> [To be done]: Write the next part of the news report on the air strikes on a funeral in Sanaa, picking up after its final sentence.
Start of Quoted passage
Saudis to probe air strikes on Yemen funeral

The Saudi Arabia-led coalition fighting Yemeni rebels says it will launch an investigation after more than 140 people were killed in air strikes on a funeral in the capital, Sanaa.

It would “immediately investigate this case” along with US experts.

Saudi Arabia earlier denied allegations from the rebel Houthi-run government that the coalition was responsible.

The attack targeted the funeral of the father of Houthi-appointed Interior Minister Galal al-Rawishan.

The Saudi-led coalition said in a statement: “The coalition will immediately investigate this case along with the Joint Incidents Assessment Team in Yemen and experts from the United States who participated in previous investigations.”

It referred to “reports about the regrettable and painful bombing” in Sanaa, before adding: “The coalition confirms that its troops have clear instructions not to target populated areas and to avoid civilians.”
End of Quoted passage
Start of Dataset extract
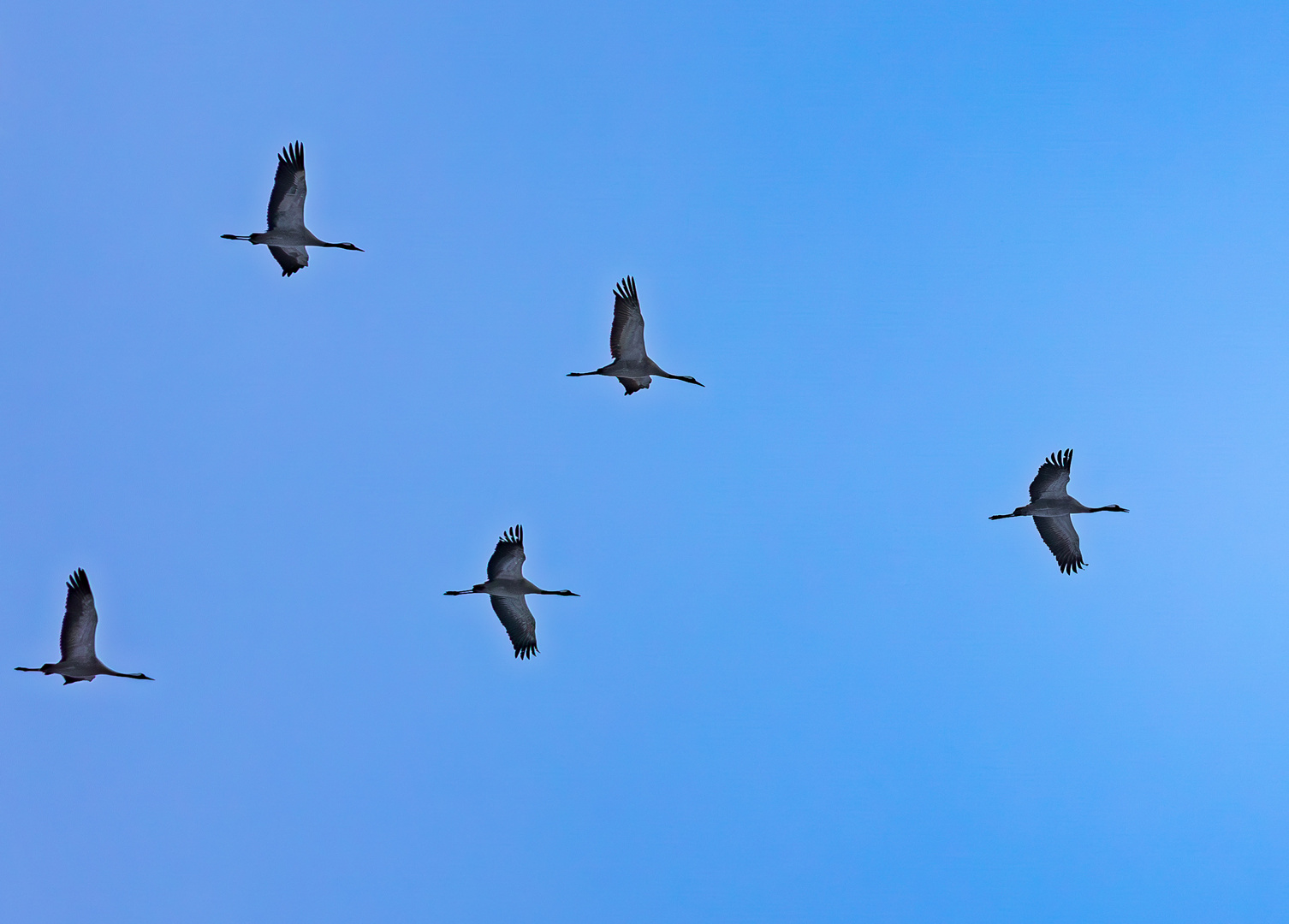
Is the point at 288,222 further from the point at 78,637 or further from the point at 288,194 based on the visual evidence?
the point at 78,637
End of Dataset extract
Start of Dataset extract
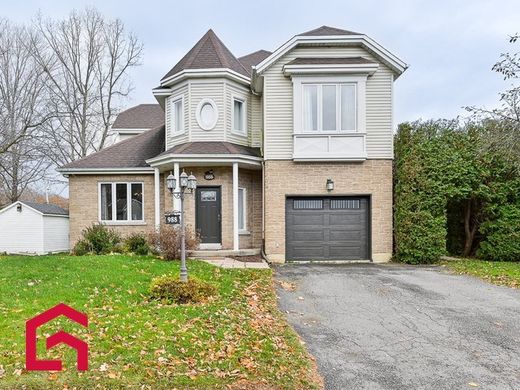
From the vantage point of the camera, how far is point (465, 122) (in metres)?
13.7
End of Dataset extract
Start of Dataset extract
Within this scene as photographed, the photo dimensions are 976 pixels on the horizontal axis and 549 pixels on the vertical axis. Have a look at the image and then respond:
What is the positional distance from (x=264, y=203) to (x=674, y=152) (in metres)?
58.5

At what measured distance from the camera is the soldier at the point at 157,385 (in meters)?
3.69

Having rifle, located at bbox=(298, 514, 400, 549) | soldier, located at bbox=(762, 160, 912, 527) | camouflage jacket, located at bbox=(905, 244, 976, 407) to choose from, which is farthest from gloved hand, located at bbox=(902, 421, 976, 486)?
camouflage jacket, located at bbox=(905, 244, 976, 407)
End of Dataset extract
> [Output below]:
The US said it had launched an “immediate review” of its already-reduced support for the coalition.

White House National Security Council spokesman Ned Price said US co-operation with Saudi Arabia was “not a blank cheque“.

He said that while the US was focused on achieving an end to the conflict in Yemen, Washington was “prepared to adjust our support so as to better align with US principles, values and interests“.

Houthi spokesman Mohammed Abdul-Salam said the attack was an act of “genocide“.

UN humanitarian co-ordinator for Yemen, Jamie McGoldrick, condemned Saturday’s strikes on the funeral gathering as a “horrific attack“.

He said that aid workers who arrived at the scene had been “shocked and outraged“.

The International Committee of the Red Cross (ICRC) said it had prepared 300 body bags.

The ICRC’s Rima Kamal told the BBC “several air strikes” had hit the venue attended by hundreds of civilians and damage to the buildings was extensive.

The Saudi-led coalition is backing the internationally-recognised government of Yemen.

Thousands of civilians have been killed since the war began in 2014.

BBC/Hauwa M.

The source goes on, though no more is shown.